(Collected data entries)
——

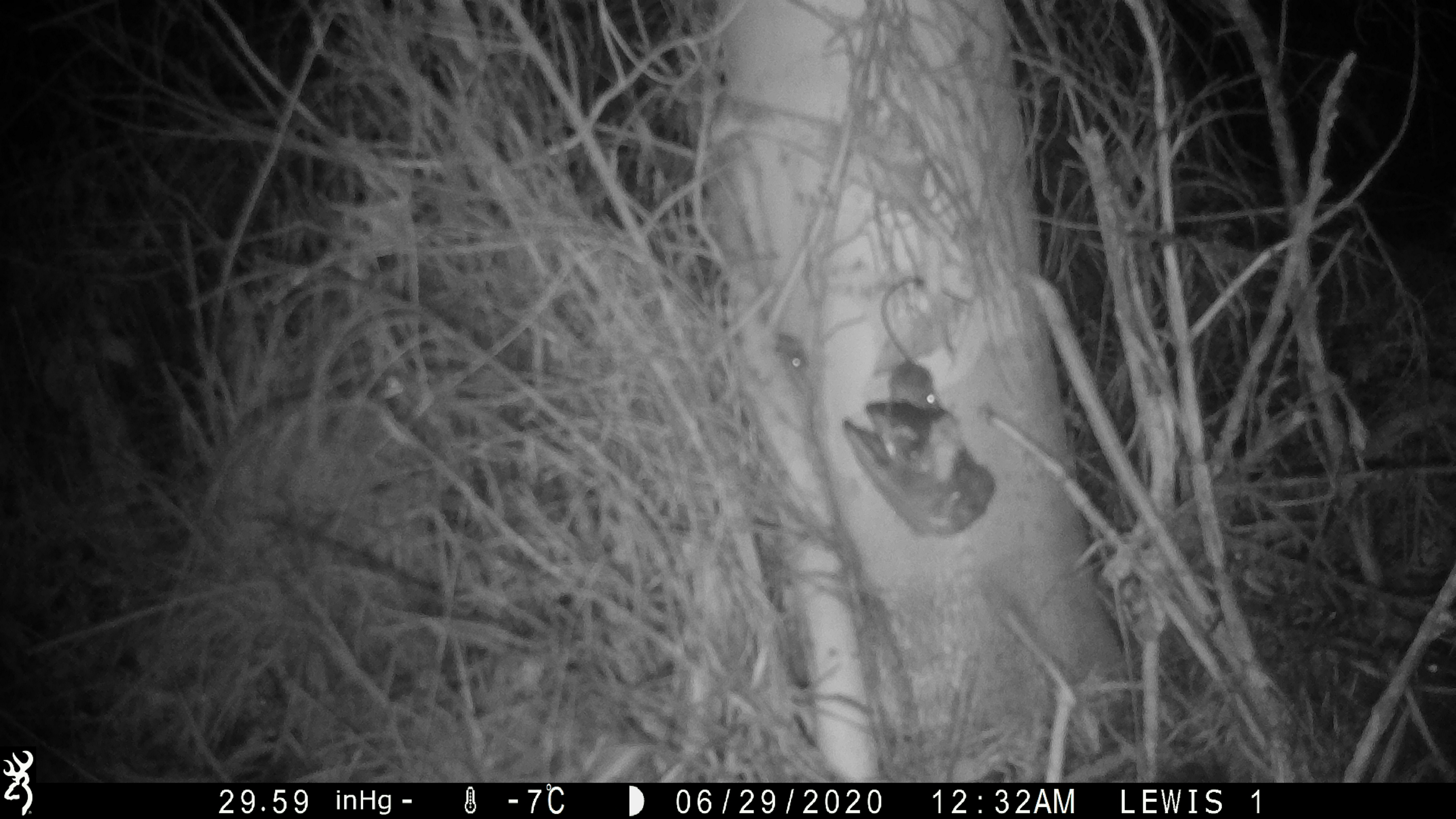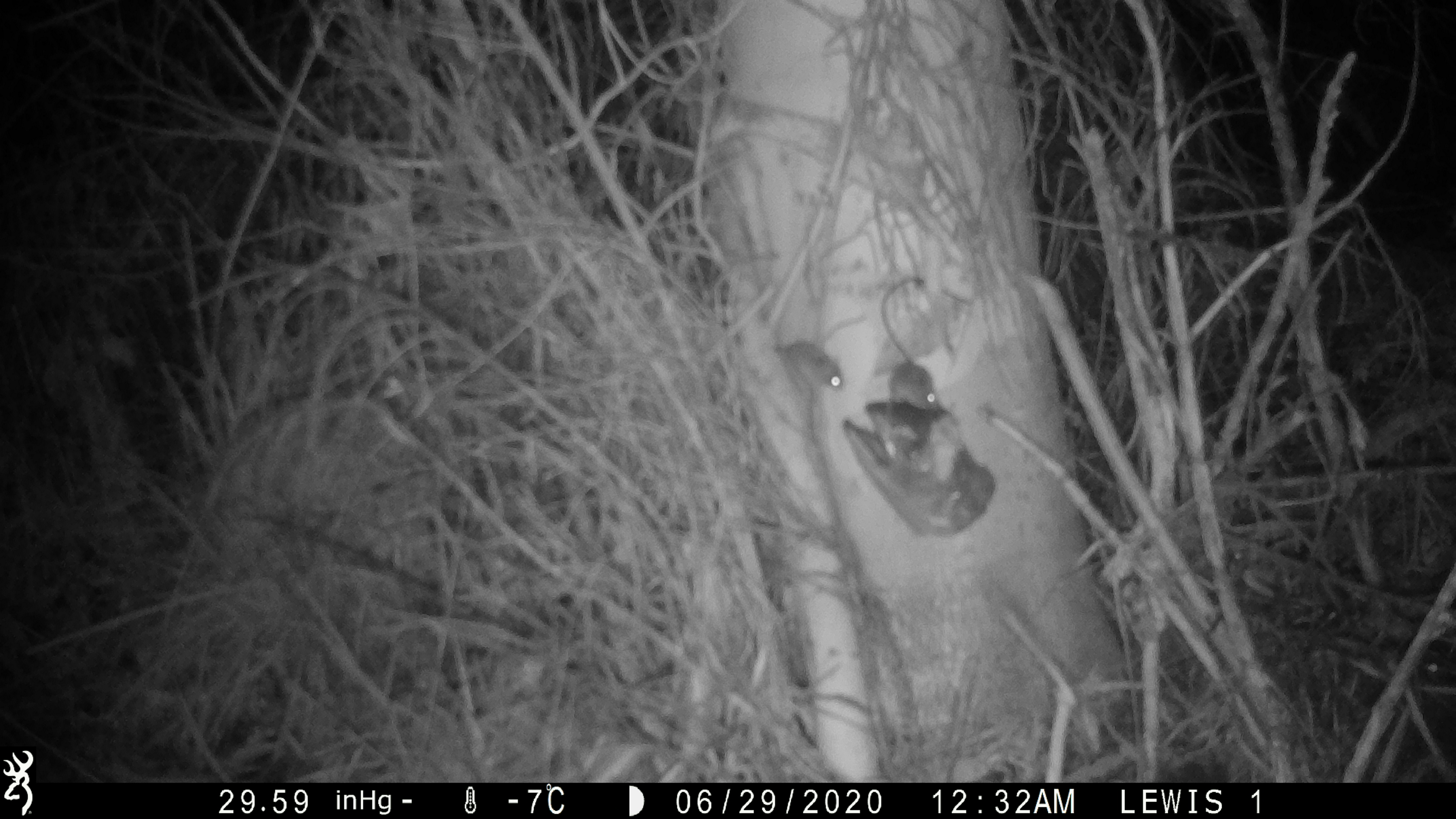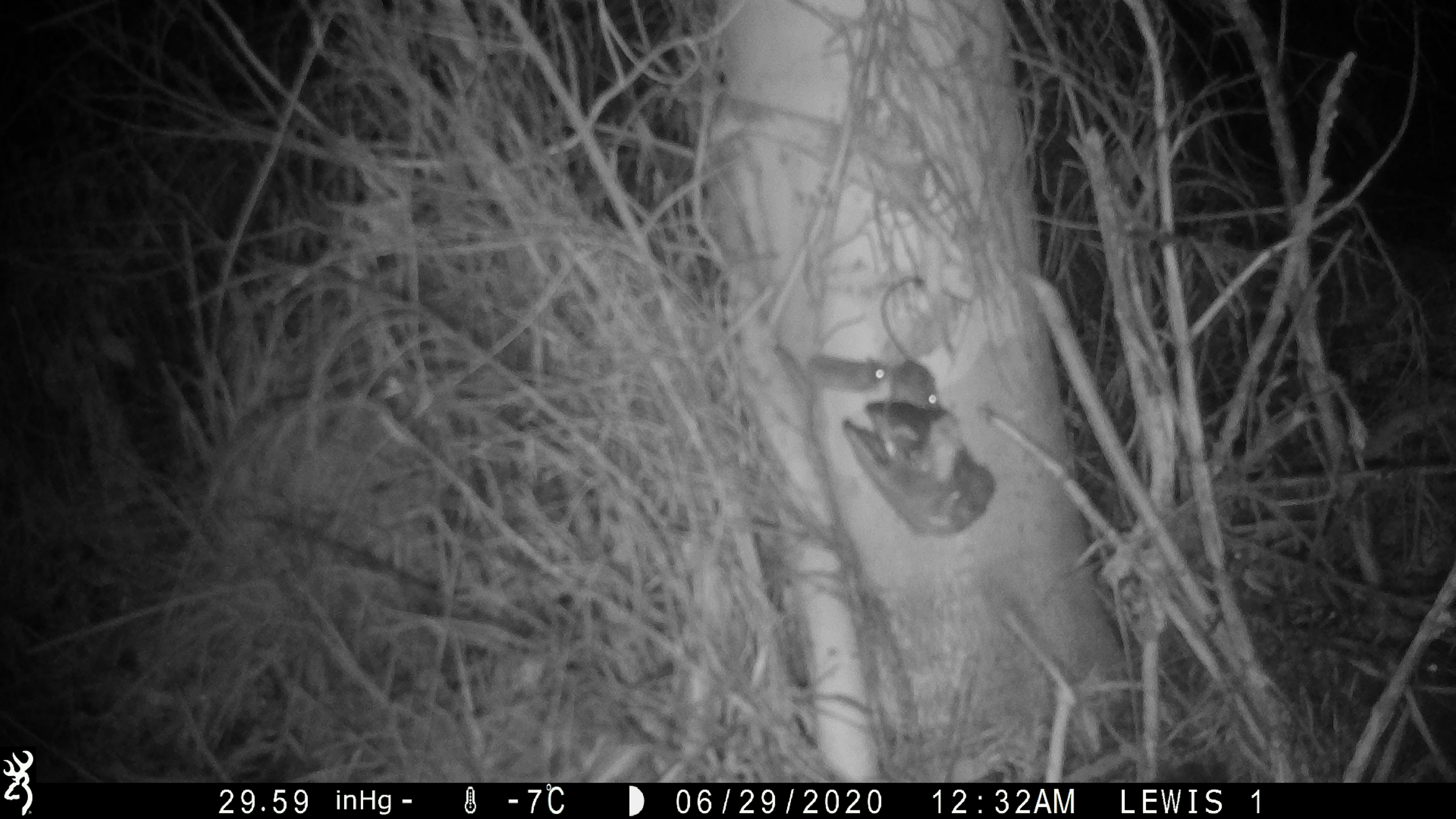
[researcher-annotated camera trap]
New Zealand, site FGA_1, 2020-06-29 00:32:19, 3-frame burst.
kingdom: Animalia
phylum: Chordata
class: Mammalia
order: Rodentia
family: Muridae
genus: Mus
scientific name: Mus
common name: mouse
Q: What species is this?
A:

——

Exercise — For this exercise, return every entry verbatim and omit all pictures.

Response to this task —
[researcher-annotated camera trap]
New Zealand, site FGA_1, 2020-06-29 00:32:19, 3-frame burst.
kingdom: Animalia
phylum: Chordata
class: Mammalia
order: Rodentia
family: Muridae
genus: Mus
scientific name: Mus
common name: mouse
Q: What species is this?
A:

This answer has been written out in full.